Europe's Stigmatized Banks On The Verge Of Crucifixion
Back in the middle of March, when all was sunshine and unicorns in the post-LTRO world of recovery and another sustainable recovery, we were vociferous in our noting that nothing has been fixed and LTRO3 is not coming. Sure enough, here we are a few weeks later and the encumbering stigma that we were the first to point out (and call Draghi out on) is now wider than at any time since the LTRO program began with the banks that took LTRO loans now trading wide of pre-LTRO levels (fully stigmatized despite all that extra liquidity). Today saw the Stigma spread between LTRO and non-LTRO banks jump its most in 2 months to over 160bps (its highest in almost six months). There is however a troubling conundrum facing the ECB. The banks that need another LTRO (or liquidity) no longer have performing collateral to pledge and other banks that would like liquidity will not take it since they now understand the encumbrance and stigma that is attached to that decision. The ECB is snookered (and so is it any wonder that Draghi is playing for time) and perhaps this is why we are seeing the EUR leak lower against the USD as markets anticipate some more direct monetization mandate-busting action by the ECB (shifting the Fed/ECB balance and implicitly the flow between the two that we have also pointed out as critical). Either way, there is no LTRO3 coming anytime soon and together with this morning's jumps in liquidity funding costs, the vicious circles are ramping up again in Europe.
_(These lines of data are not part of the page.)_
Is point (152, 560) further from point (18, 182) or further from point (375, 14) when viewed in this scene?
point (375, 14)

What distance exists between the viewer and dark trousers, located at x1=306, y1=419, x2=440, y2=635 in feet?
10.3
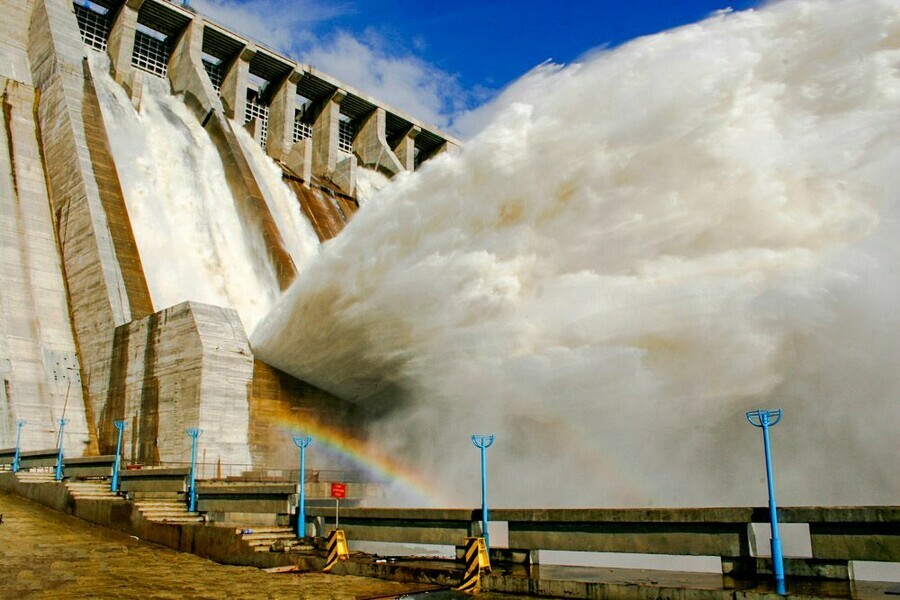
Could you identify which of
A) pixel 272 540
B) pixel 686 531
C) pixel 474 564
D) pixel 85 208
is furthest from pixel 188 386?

The LTRO Stigma jumped the most in over two months today (lower pane) and reaches up to near six-month highs - almost entirely removing any LTRO benefit completely...money well spent it seems...
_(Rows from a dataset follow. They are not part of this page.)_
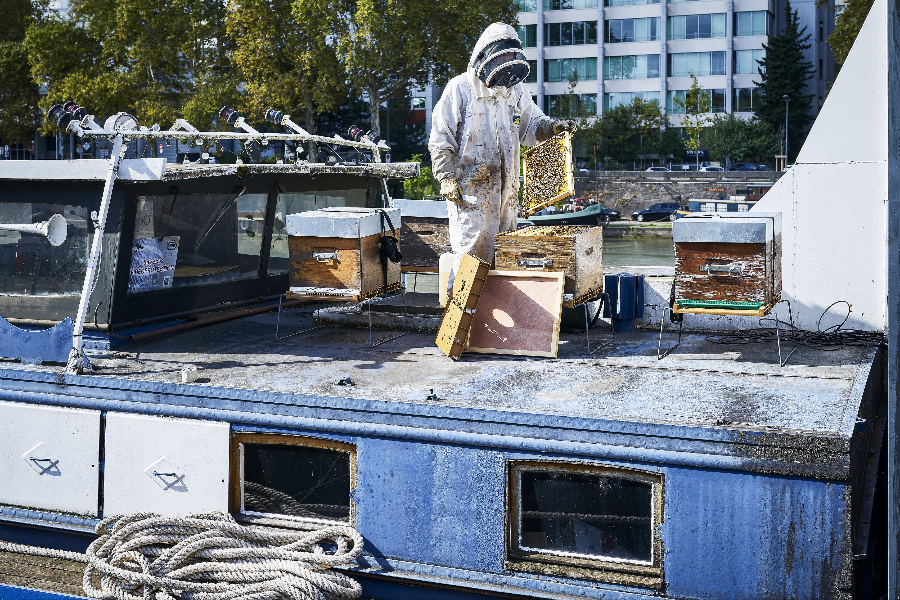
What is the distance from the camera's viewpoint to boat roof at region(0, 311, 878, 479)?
4301mm

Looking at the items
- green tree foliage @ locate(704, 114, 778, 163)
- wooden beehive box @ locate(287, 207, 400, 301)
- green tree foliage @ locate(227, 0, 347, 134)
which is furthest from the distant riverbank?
wooden beehive box @ locate(287, 207, 400, 301)

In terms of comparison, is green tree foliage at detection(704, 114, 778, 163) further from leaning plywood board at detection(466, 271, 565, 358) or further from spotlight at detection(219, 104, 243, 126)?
leaning plywood board at detection(466, 271, 565, 358)

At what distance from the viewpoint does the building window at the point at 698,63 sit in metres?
58.4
And LTRO-encumbered banks are at their widest since LTRO began - while those that chose the tougher path of self-reliance remain considerably better rated by the market...
Our LTRO Stigma has proved to be one of the clearest ways to show the stress in Europe as we echo our thoughts from 2 months ago:
When one understands that the heart of Europe's problem is the rapid "vaporization" of all money good assets, everything falls into place: from the ECB's response, to Europe's propensity for infinite rehypothecation, to the rapidly deteriorating financial system.
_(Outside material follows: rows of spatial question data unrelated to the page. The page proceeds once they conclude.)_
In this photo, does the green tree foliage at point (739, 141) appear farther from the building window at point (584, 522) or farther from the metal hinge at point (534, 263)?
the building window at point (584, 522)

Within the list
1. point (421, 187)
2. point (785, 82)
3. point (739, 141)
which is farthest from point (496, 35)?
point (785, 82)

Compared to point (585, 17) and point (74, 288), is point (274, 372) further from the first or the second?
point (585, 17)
Only this time there can be no quick collateral-type response as money-good assets are few and far between. We suspect it won't be long before the Fed comes to their rescue with extensions of the FX swap lines - but just how much of that ECB balance sheet does the Fed really want to take on as collateral when it is also nothing more than a giant CDO balanced on the dross assets of Europe's banking system (especially when one considers that ECB margin calls remain negligible in the face of asset impairments everywhere).